One day I squirted the cheese can for Figaro and it ran out of cheese in mid-squirt. You wouldn’t think that would be much of a problem, unless you’ve ever had it happen to you. When that happens it doesn’t just stop. It sputters and pops. Loudly and wetly. And yes, you guessed it, it sputtered right in Figaro’s mouth, scaring the dickens out of him. He ran away from me and wouldn’t come back as long as I held the cheese can. After that every time I got the cheese can out and put it down near him so he could get a squirt, he ran the other way. So I took pity on him and stopped offering it as a treat. He’d watch from afar as the other two indulged.
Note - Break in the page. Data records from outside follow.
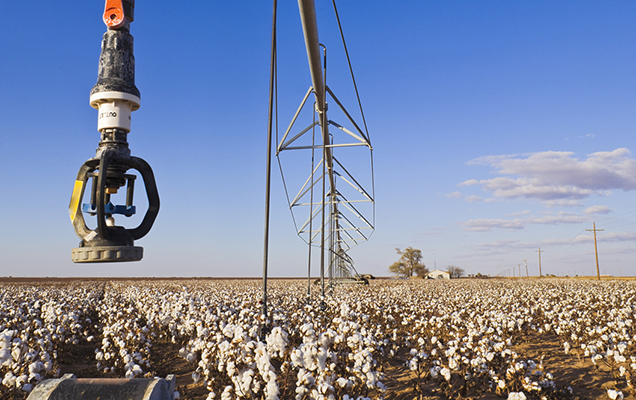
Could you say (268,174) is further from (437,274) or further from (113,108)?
(437,274)

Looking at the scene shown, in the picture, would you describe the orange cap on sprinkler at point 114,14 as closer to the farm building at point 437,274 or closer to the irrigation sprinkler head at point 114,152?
the irrigation sprinkler head at point 114,152

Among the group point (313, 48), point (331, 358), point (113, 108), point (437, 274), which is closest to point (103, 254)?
point (113, 108)

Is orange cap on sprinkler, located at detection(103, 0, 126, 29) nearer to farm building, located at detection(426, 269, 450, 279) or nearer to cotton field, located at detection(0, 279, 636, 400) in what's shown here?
cotton field, located at detection(0, 279, 636, 400)

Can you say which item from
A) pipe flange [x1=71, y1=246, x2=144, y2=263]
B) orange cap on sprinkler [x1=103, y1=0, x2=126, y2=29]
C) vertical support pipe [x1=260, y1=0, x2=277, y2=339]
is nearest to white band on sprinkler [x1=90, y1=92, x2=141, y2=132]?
orange cap on sprinkler [x1=103, y1=0, x2=126, y2=29]

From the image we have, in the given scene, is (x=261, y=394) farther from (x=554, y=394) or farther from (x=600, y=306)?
(x=600, y=306)

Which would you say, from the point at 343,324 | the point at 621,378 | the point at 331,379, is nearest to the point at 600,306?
the point at 621,378

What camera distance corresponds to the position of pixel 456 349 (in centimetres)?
773

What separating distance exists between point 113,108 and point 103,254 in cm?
102

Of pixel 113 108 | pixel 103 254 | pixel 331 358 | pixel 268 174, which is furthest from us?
pixel 268 174

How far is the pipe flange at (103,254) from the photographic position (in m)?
2.43

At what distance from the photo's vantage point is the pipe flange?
243 cm

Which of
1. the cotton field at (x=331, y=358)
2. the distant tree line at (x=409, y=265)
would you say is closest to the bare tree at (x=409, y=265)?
the distant tree line at (x=409, y=265)

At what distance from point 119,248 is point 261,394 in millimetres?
3890

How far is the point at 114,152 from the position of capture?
268cm
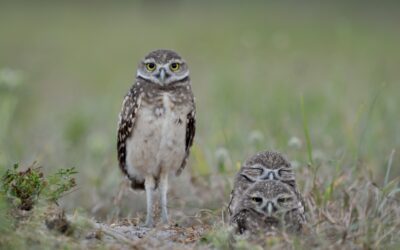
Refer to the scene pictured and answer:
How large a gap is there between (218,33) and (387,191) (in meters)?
13.7

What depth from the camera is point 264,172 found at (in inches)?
223

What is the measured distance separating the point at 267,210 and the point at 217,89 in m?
4.76

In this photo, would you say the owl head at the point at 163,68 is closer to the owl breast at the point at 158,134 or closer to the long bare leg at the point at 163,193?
the owl breast at the point at 158,134

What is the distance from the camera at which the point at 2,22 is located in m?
22.8

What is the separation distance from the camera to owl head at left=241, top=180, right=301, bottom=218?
5250 mm

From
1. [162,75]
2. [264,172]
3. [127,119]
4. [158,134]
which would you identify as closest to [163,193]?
[158,134]

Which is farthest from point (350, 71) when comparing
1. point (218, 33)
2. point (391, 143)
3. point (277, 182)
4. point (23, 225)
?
point (23, 225)

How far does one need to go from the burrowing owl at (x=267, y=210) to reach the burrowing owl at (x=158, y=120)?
115 cm

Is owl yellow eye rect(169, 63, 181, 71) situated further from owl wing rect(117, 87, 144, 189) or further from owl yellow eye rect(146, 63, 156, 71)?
owl wing rect(117, 87, 144, 189)

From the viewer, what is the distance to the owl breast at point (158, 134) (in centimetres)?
643

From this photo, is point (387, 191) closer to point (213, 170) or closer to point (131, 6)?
point (213, 170)

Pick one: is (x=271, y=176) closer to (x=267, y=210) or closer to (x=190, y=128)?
(x=267, y=210)

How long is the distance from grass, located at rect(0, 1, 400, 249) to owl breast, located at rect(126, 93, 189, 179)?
1.44 ft

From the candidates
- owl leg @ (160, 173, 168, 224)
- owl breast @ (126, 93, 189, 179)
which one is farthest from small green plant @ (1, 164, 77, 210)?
owl leg @ (160, 173, 168, 224)
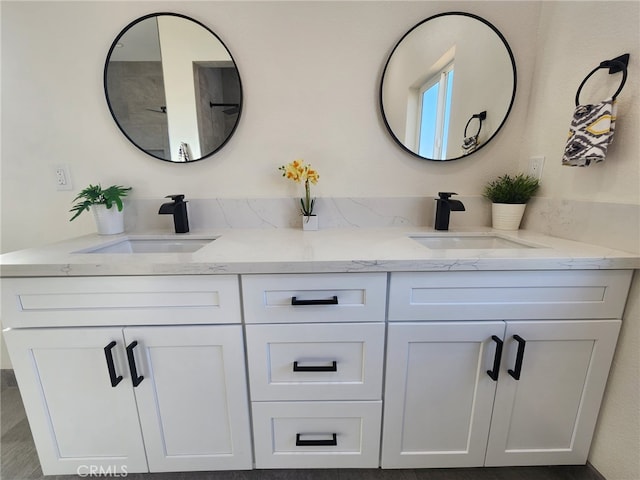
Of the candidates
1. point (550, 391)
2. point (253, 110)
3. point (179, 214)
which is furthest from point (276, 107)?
point (550, 391)

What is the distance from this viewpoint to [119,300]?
822 mm

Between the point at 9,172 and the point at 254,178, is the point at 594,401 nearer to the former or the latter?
the point at 254,178

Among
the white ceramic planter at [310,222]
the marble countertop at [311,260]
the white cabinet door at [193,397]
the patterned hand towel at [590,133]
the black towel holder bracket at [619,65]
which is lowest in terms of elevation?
the white cabinet door at [193,397]

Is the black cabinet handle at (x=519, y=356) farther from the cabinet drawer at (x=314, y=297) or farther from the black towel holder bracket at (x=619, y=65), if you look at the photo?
the black towel holder bracket at (x=619, y=65)

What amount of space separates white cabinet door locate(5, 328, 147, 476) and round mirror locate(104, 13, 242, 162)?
0.84 m

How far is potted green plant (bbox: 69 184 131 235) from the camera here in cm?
117

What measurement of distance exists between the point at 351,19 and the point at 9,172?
1.76 meters

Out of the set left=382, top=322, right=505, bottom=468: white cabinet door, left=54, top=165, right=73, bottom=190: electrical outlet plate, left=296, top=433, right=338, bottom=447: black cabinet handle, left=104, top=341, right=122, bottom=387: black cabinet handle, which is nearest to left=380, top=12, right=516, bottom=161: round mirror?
left=382, top=322, right=505, bottom=468: white cabinet door

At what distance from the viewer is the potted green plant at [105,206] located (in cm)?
117

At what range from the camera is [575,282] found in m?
0.83

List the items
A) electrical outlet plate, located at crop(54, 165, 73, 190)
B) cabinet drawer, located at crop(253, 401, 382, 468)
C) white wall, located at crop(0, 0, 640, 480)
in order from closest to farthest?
cabinet drawer, located at crop(253, 401, 382, 468)
white wall, located at crop(0, 0, 640, 480)
electrical outlet plate, located at crop(54, 165, 73, 190)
But I still need the cheese to give him his periodically prescribed pills. Recently, after his teeth cleaning, Figaro needed 10 days of antibiotics, a pill twice a day. When I offered him the wad of cheese with the pill hidden in it and held it down for him to lick off my finger, he backed away. I didn’t even have the scary cheese can in my hand. He wanted nothing to do with me holding a wad of cheese on my finger toward him. I had to drop the cheese wad on the floor. After a moment of watching to see if the yellow mass did anything, he tiptoed tentatively toward it and when he was convinced it was safe, he ate it. Over the next ten days, he finally came to trust that my finger wasn’t going to explode into sputters and toward the end of the prescription he deemed my cheese-covered fingertip trustworthy and would eat the cheese right off the finger. He had overcome his fear of cheese-on-a-finger. Since then he allowed me to put the cheese can near him for a moment while he was lying on the couch. Once he even licked the nozzle.
What’s the lesson in all this? That fear is a powerful thing? That there is nothing to fear but fear itself? I don’t think so. I think there is something else going on here. So out of curiosity, I googled the phrase "fear of cheese" and found out that the fear of cheese is an actual psychiatric condition: turophobia. (Stop laughing. This is serious. Think of all those turophobics who can’t enjoy pizza, another staple in life.) I think the lesson here is that with patience and understanding and the right therapist, turophobia can be overcome. Although Figaro still has some work to do on his condition, I think he might have a future as the poster child for turophobia. After all, he didn’t even know he was diagnosable and look what he accomplished almost all by himself. He ate cheese!